Tras examinar el contenido de la primera bolsa, en la que se hallaba la diadema de Isabel I de Inglaterra, abrió uno de los baúles y lo guardó todo dentro. Se detuvo a admirar el botín y pensó que en el plazo de un mes…

– Sé que no estás robando -dijo una voz de mujer detrás de ella-. Así que ¿qué estás haciendo?

Sabrina se dio la vuelta sobresaltada y vio a Cala aparecer entre las sombras. La madre de Kardal se levantó de la silla de la esquina, en la que debía de haberse sentado para esperarla. Lo había visto todo. Era evidente que estaba intrigada por su actitud, pero su expresión no revelaba qué podía estar pensando.

Sabrina sintió que las mejillas le ardían.
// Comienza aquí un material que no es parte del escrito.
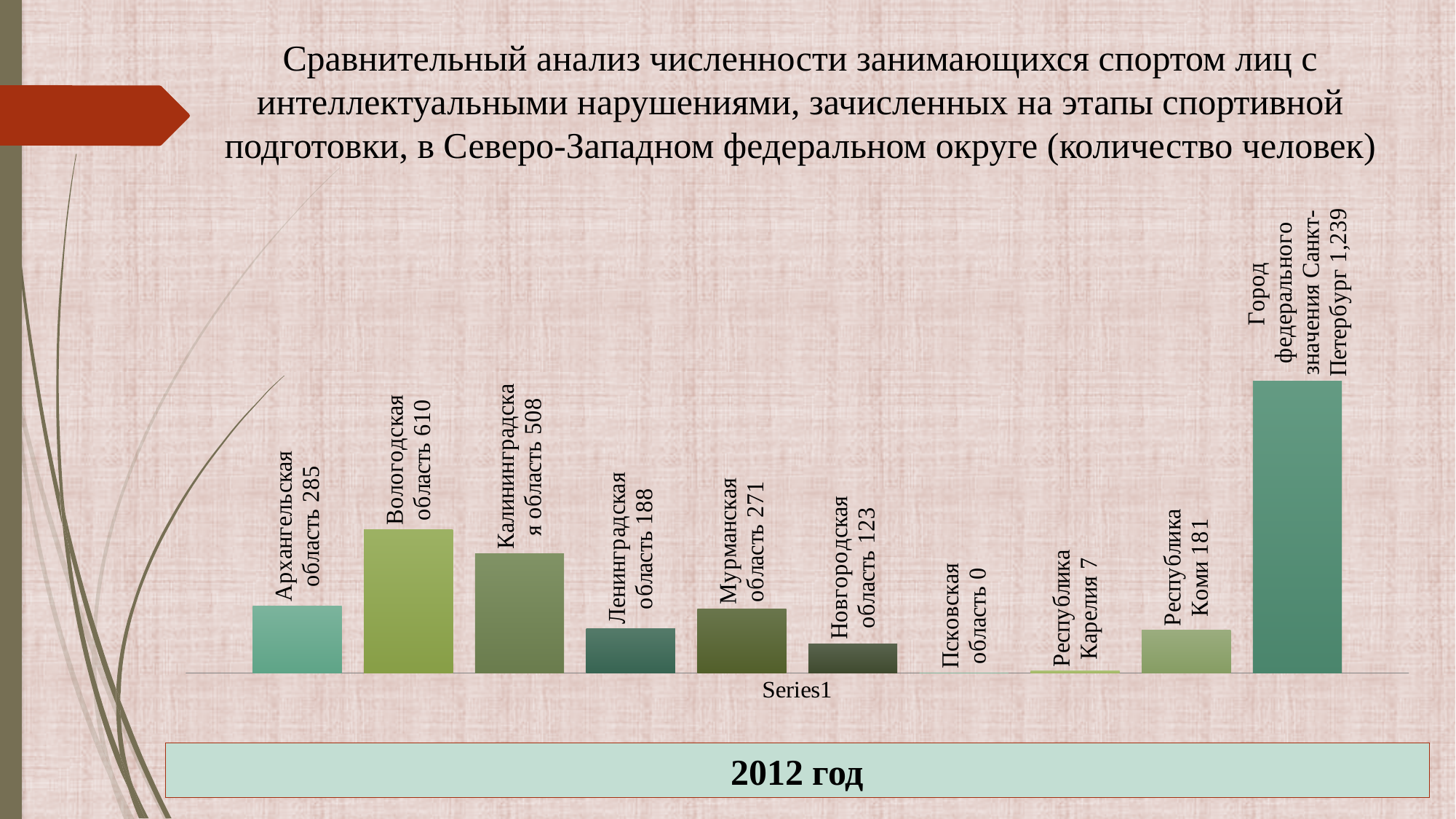
What is the value for Новгородская область? 123 Which region has the lowest value? Псковская область How many regions are shown in the chart? 10 Which is larger, the value for Мурманская область or the value for Архангельская область? Архангельская область What is the difference between the values for Ленинградская область and Республика Коми? 7 What year is indicated in the box below the chart? 2012 год What is the difference between the values for Вологодская область and Калининградская область? 102 What is the value for Республика Карелия? 7 What is the value for Город федерального значения Санкт-Петербург? 1,239 What kind of chart is shown on the slide? Bar chart Which region has the highest value? Город федерального значения Санкт-Петербург What is the value for Вологодская область? 610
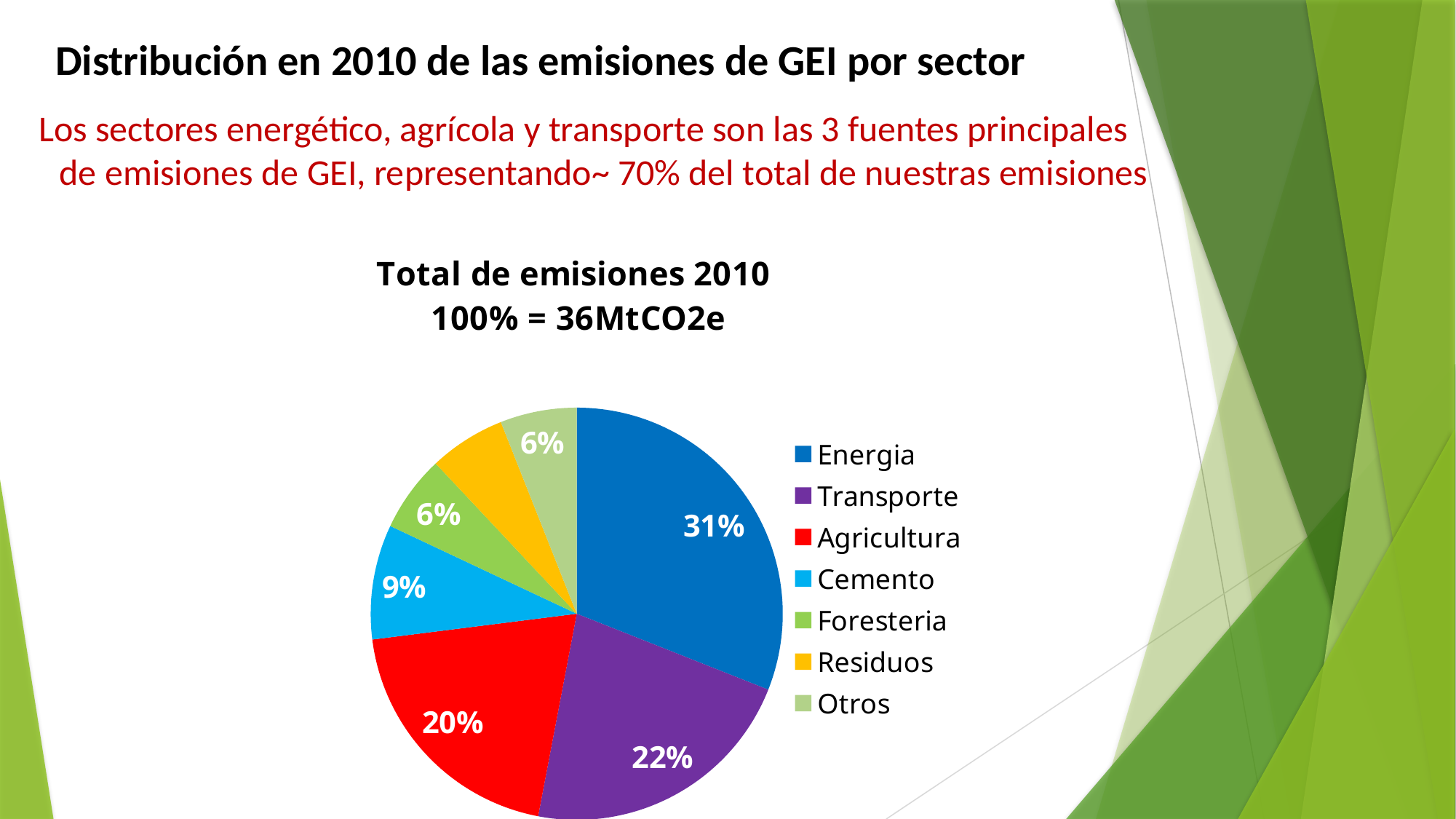
What is the title of the pie chart? Total de emisiones 2010 100% = 36MtCO2e How many sectors are listed in the legend of the pie chart? 7 Which slice is larger, Agricultura or Cemento? Agricultura What kind of chart is shown on the slide? Pie chart How many percentage points larger is the Energia slice than the Transporte slice? 9 percentage points What percentage is shown for Cemento? 9% What percentage is shown for Foresteria? 6% What share of emissions does the Energia slice represent? 31% What percentage is shown for Agricultura? 20% What percentage is shown for Transporte? 22% Which sector has the largest slice of the pie? Energia What is the combined share of Energia, Transporte and Agricultura? 73%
Debía de estar poniéndose roja como un tomate. No podía soportar la mirada inquisitiva de una mujer a la que había llegado a considerar su amiga.

Eh…, no es lo que piensas -contestó cuando por fin logró articular palabra. No sé qué pensar -replicó Cala.
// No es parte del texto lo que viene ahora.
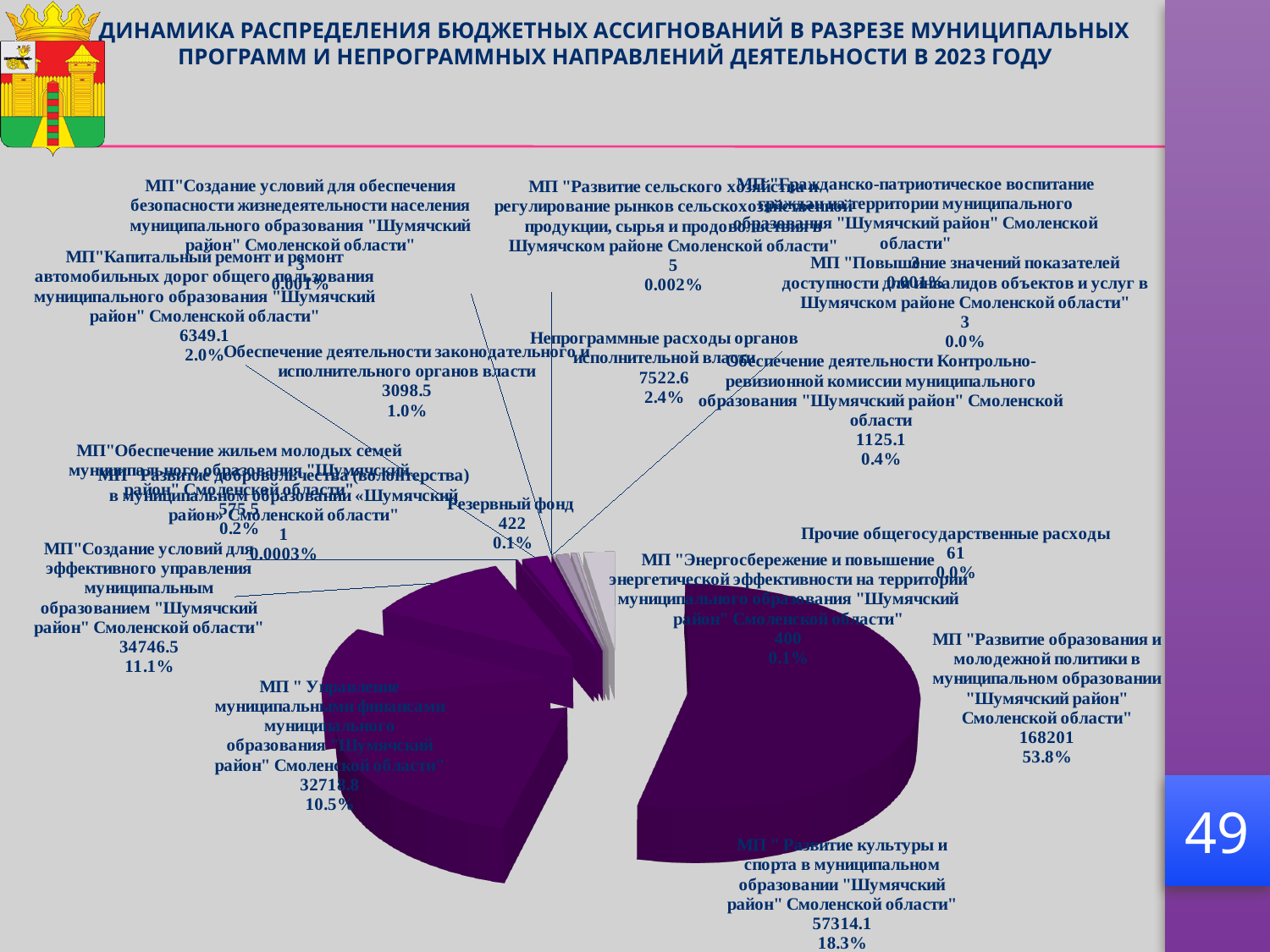
What is the value shown for МП "Развитие культуры и спорта в муниципальном образовании "Шумячский район" Смоленской области"? 57314.1 What is the value shown for Прочие общегосударственные расходы? 61 What share of the pie does МП "Создание условий для эффективного управления муниципальным образованием" have? 11.1% What share of the pie does МП "Развитие культуры и спорта" have? 18.3% What is the value shown for Непрограммные расходы органов исполнительной власти? 7522.6 Which category has the smallest value in the pie? МП "Развитие добровольчества (волонтерства) в муниципальном образовании «Шумячский район» Смоленской области" Which category has the largest share of the pie? МП "Развитие образования и молодежной политики в муниципальном образовании "Шумячский район" Смоленской области" Which is larger: the value for Непрограммные расходы органов исполнительной власти or the value for МП "Капитальный ремонт и ремонт автомобильных дорог"? Непрограммные расходы органов исполнительной власти What share of the pie does МП "Развитие образования и молодежной политики" have? 53.8% What is the value shown for Резервный фонд? 422 What kind of chart is shown on the slide? pie chart What is the difference between the values for МП "Развитие образования и молодежной политики" and МП "Развитие культуры и спорта"? 110886.9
Sabrina miró los baúles que había junto a la pared y supo que su contenido podía hacer que la condenaran.

Es que… Kardal se niega a escucharme y no entiendo su actitud. Si la ciudad ya no roba, por qué no se pueden devolver algunos de los tesoros? Pero él dice que si algún país quiere recuperar lo que le quitaron, que venga a buscarlo. Solo que no pueden venir si no saben que están aquí -dijo Sabrina hablando aturulladamente-. Entiendo que hay cosas más difíciles que otras. ¿A quién pertenecen los huevos imperiales? De acuerdo. Pero hay otras piezas cuya procedencia es muy fácil de identificar. Yo… se lo dije, pero se echó a reír. Y… bueno, decidí tomar la iniciativa de devolver algunas cosas por mi cuenta… La mayoría son de Bahanía y El Bahar. Y hay un par de cosas que pertenecen a Inglaterra y a otros países… No son para mí -finalizó a la defensiva.

Cala permaneció callada un buen rato. Se acercó al baúl que estaba abierto y miró dentro.